--- Input material Enclosed Below ---

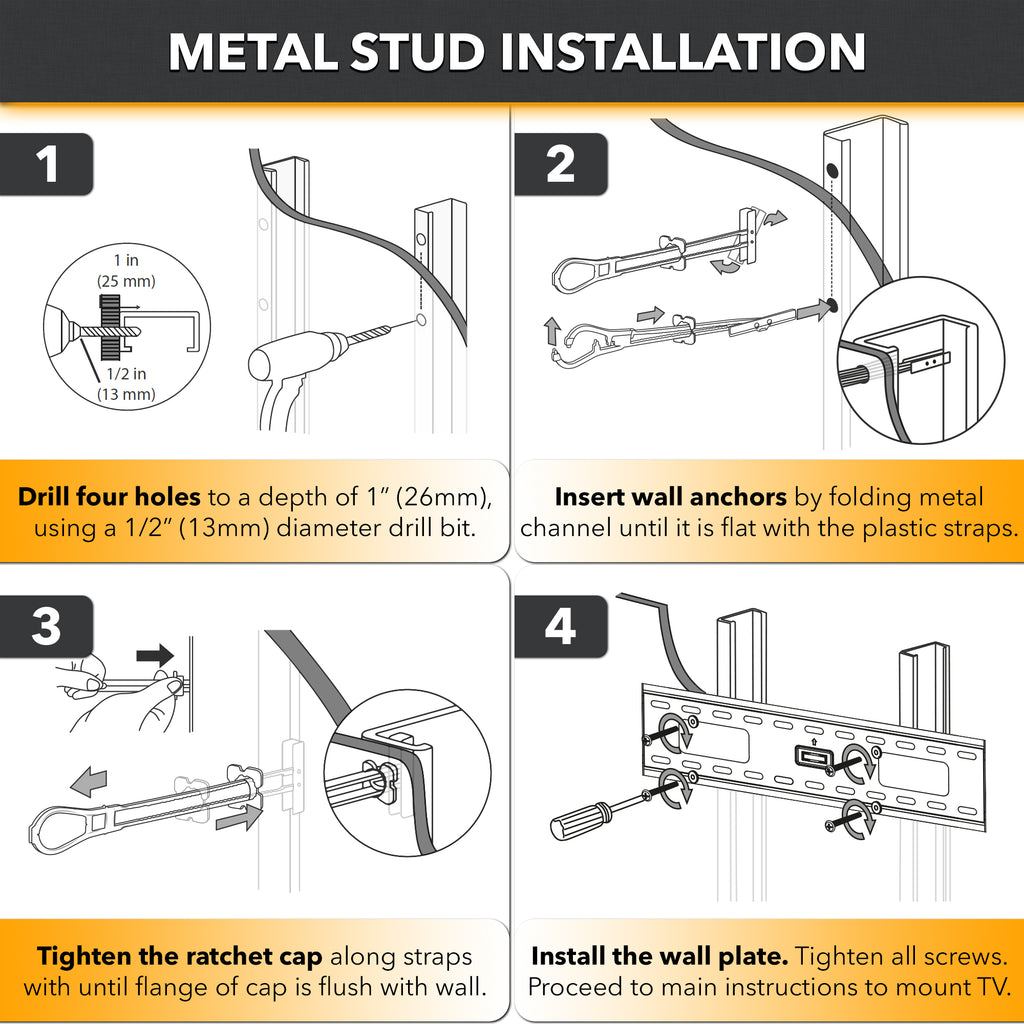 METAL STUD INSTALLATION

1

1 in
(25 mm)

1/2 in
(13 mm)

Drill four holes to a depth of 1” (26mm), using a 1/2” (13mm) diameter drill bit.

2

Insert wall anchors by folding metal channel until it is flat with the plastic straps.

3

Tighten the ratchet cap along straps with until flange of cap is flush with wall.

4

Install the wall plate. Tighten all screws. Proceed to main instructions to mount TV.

--- End of Enclosed Input material ---
--- Input material Enclosed Below ---

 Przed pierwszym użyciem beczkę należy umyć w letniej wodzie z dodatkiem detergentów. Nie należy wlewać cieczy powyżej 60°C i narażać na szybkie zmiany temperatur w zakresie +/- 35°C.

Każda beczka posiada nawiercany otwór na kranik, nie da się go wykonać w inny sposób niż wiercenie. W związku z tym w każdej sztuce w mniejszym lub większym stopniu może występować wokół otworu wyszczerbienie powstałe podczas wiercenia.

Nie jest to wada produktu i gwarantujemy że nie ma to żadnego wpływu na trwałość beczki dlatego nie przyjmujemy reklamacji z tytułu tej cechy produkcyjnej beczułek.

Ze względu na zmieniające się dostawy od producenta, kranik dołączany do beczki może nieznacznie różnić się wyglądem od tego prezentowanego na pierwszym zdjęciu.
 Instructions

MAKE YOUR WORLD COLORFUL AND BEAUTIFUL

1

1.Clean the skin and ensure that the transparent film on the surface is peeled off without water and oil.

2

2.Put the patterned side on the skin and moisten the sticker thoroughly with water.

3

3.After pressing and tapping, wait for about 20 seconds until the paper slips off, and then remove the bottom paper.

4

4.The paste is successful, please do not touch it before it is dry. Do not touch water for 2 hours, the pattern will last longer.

--- End of Enclosed Input material ---
--- Input material Enclosed Below ---

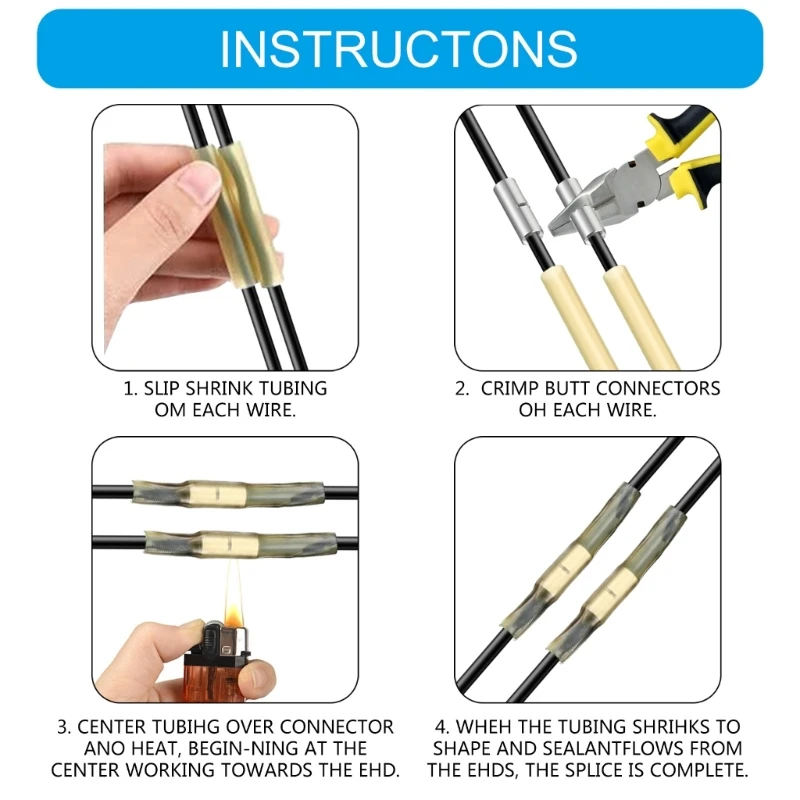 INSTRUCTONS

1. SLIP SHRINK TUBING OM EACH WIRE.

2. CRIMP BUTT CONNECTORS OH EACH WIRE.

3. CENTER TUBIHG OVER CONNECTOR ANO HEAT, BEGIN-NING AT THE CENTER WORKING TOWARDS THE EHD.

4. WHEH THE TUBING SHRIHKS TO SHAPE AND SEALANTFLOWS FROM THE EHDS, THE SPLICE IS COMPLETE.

--- End of Enclosed Input material ---

◆ Task instructions: Exact duplication is required for the lines above, from the line that contains "Tighten the ratchet" to the line that contains "Install the wall", inclusive; omit all others.

◆ Result of the exercise:
Tighten the ratchet cap along straps with until flange of cap is flush with wall.

4

Install the wall plate. Tighten all screws. Proceed to main instructions to mount TV.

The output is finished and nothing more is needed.